Registros de perguntas de raciocínio espacial:
......

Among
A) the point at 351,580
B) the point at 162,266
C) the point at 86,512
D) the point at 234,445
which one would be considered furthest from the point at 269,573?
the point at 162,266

......

Enunciado da tarefa:
Reproduza todas as linhas acima, sem nenhuma alteração.

Resposta completa:
Among
A) the point at 351,580
B) the point at 162,266
C) the point at 86,512
D) the point at 234,445
which one would be considered furthest from the point at 269,573?
the point at 162,266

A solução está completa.